Robert Smith, proudly wearing his Red Lake Warriors T-shirt, blended into the sea of red that filled Williams Arena Thursday. He sat next to his wife and three of his five children, believing the Warriors boys' basketball team could string together something magical the way he and his teammates did 20 years ago.
Smith was a senior starting guard in arguably the best game in boys' basketball state tournament history. In 1997, Red Lake rallied from a 14-point deficit with 75 seconds left in regulation to force overtime against Wabasso in the Class 1A semifinals. Wabasso survived for the 117-113 victory, but the game became the cornerstone of the Red Lake basketball community.

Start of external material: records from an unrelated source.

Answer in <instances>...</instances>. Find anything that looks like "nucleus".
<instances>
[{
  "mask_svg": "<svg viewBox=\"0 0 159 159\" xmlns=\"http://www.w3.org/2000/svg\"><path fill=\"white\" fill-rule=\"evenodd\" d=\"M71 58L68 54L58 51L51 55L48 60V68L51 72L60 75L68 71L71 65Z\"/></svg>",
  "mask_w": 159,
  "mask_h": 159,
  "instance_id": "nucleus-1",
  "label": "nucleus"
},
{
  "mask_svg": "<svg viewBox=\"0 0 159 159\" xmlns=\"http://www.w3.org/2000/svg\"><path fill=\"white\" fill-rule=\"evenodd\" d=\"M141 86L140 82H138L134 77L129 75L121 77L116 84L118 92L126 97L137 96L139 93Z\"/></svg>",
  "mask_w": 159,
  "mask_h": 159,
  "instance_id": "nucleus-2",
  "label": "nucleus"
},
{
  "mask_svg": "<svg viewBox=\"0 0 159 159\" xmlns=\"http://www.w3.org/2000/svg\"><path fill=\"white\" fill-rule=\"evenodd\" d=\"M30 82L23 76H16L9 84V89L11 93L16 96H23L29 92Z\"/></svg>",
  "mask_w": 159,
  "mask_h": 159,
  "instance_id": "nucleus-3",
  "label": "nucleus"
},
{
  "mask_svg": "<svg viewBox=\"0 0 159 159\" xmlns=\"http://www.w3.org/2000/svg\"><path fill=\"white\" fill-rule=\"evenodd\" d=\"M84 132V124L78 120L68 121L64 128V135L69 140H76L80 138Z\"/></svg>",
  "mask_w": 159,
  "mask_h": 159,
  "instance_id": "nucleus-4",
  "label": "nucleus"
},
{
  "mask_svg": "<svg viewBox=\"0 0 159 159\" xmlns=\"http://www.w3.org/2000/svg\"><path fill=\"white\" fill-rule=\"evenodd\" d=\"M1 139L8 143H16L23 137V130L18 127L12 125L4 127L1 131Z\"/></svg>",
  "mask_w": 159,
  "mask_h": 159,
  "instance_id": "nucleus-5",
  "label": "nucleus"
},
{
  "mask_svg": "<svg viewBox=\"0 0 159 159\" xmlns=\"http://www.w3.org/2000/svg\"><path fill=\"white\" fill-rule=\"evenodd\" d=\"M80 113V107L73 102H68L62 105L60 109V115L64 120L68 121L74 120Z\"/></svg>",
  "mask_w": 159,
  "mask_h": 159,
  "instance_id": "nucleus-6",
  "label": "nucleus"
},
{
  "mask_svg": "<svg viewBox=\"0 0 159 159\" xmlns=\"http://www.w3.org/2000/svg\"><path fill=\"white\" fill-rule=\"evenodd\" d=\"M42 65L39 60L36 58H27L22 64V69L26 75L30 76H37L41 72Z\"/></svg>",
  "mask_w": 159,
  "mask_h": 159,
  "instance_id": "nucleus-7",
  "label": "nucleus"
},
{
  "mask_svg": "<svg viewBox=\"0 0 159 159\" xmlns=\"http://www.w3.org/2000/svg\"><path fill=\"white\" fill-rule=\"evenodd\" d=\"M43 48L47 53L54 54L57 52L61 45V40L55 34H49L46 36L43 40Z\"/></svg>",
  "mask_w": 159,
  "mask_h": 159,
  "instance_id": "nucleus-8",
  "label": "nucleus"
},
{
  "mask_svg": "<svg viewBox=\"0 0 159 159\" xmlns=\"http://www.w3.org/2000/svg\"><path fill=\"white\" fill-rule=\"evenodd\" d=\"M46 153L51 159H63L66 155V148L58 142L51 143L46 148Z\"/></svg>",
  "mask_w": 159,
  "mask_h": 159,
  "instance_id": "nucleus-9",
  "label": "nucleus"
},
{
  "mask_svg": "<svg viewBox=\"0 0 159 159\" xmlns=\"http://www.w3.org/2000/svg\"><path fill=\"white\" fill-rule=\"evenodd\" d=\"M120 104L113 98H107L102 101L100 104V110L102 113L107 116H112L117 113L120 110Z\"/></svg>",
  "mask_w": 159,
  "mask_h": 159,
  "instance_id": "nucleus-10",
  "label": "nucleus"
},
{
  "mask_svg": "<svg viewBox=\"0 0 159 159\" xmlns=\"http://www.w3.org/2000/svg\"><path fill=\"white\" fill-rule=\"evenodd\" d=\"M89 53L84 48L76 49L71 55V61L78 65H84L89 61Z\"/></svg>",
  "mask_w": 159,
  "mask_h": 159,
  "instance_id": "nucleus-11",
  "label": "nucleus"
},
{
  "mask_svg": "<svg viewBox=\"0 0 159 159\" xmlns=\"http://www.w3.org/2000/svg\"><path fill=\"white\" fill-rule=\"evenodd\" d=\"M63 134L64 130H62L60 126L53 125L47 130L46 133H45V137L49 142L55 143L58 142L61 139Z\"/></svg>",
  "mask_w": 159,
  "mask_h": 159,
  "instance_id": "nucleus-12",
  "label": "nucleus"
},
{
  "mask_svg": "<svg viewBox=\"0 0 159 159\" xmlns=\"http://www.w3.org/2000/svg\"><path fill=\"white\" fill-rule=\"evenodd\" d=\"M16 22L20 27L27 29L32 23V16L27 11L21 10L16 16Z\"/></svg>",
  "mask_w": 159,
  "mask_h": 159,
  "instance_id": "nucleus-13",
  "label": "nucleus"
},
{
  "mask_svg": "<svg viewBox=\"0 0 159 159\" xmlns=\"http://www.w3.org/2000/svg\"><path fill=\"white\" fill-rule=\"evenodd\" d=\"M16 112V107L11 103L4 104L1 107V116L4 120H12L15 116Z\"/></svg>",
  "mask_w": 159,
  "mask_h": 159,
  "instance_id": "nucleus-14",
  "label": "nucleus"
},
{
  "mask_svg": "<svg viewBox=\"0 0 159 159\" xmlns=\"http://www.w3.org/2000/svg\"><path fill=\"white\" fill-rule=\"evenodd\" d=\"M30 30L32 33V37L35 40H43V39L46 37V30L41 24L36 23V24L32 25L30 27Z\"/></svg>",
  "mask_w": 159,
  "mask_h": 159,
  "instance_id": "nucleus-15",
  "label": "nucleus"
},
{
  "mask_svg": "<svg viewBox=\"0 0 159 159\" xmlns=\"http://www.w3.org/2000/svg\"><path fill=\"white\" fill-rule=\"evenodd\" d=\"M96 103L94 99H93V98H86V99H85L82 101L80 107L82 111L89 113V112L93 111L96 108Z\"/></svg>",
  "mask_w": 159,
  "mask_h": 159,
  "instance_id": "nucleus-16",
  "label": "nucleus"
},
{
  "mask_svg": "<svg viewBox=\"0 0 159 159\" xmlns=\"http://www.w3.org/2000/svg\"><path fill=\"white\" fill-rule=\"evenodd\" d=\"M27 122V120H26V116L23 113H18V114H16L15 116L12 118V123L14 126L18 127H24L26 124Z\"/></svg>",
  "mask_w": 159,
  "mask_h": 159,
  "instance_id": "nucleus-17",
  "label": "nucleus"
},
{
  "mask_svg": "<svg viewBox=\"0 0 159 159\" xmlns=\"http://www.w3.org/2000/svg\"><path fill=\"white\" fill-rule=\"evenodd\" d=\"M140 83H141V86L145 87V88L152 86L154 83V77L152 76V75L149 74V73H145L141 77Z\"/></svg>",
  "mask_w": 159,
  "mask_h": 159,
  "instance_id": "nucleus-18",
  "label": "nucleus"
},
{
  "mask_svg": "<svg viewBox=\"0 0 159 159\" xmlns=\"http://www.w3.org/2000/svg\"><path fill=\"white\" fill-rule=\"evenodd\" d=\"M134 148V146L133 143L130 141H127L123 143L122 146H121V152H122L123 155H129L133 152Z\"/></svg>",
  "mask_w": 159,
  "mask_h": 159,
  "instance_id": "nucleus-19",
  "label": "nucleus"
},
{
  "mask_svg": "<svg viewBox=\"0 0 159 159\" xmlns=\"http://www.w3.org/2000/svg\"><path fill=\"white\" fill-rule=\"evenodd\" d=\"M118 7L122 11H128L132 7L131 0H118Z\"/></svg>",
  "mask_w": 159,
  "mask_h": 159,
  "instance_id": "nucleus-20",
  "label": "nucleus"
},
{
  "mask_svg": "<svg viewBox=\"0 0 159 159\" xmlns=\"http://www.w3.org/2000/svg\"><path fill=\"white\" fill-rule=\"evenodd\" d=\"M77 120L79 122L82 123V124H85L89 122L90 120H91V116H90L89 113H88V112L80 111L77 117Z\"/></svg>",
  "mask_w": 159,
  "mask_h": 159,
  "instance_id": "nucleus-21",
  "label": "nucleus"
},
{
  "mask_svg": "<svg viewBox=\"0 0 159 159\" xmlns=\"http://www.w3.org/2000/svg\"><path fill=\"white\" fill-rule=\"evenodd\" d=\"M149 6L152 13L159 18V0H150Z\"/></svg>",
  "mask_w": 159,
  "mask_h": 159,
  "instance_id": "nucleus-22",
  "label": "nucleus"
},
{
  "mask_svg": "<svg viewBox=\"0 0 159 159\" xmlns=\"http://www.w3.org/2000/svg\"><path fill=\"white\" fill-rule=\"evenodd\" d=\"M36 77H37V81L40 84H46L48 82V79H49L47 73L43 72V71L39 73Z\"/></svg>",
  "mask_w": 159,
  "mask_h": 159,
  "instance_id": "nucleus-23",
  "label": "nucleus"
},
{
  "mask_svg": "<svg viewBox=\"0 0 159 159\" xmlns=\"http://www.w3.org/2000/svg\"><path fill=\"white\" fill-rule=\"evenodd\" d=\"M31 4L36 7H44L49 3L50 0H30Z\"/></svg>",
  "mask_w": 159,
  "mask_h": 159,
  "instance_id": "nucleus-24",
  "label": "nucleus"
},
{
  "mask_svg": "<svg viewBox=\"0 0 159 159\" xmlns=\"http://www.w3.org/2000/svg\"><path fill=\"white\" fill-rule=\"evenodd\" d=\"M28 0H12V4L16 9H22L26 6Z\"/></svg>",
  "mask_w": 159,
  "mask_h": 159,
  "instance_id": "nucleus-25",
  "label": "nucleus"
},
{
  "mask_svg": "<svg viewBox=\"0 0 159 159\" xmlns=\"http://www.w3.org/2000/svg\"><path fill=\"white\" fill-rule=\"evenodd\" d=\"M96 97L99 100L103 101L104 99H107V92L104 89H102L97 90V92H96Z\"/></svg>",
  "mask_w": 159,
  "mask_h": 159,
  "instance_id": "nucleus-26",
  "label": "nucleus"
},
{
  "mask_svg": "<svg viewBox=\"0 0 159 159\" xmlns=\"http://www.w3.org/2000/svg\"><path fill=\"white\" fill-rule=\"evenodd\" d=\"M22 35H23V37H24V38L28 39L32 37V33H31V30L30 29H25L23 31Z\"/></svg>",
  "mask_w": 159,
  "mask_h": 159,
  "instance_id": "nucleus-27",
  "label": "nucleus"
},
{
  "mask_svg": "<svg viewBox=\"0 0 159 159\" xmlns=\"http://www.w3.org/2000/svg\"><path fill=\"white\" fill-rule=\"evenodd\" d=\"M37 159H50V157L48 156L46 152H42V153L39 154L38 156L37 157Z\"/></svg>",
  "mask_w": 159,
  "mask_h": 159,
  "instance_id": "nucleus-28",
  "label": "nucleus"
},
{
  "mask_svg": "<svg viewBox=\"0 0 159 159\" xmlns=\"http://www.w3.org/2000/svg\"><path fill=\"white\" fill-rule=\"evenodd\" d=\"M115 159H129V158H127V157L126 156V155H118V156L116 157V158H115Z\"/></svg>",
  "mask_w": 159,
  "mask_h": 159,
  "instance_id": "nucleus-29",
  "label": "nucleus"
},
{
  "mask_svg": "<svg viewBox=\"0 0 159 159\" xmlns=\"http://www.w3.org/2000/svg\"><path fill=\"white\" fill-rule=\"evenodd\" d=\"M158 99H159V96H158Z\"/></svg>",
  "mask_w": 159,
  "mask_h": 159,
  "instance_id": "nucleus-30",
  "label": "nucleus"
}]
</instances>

"I can't forget that," Smith, 38, said while watching Red Lake fall behind in its quarterfinal matchup against Minneapolis North Thursday. "We never give up. I feel like we won even if the 'W' wasn't on the board."
Like the 1997 Warriors, the current team and its fan base never gave up Thursday despite eventually losing 93-46. The fans were chanting "Red Lake" with 1:07 to play trailing by 47 points. That is something Smith and his teammates instilled in the Warriors basketball program.
"I'm glad Red Lake is building this tradition of coming down here," he said. "It's a big step coming to state and we're always proud of our boys no matter how they do. Even with scores like those, you just never give up and keep playing."

Red Lake embraced that same attitude in the 1997 semifinals when it trailed Wabasso for three quarters and by 19 points entering the final quarter. Even the 14-point deficit it faced with 1:15 remaining in the game couldn't stop the Warriors.
Gerald Kingbird scored 13 points in 57 seconds, including a long three-pointer with 17.7 seconds remaining, to tie the game 105-105.
Trudy Kingbird, no relation to Gerald, recalled the score, the shot, and the atmosphere in detail on Thursday as if the game was last week.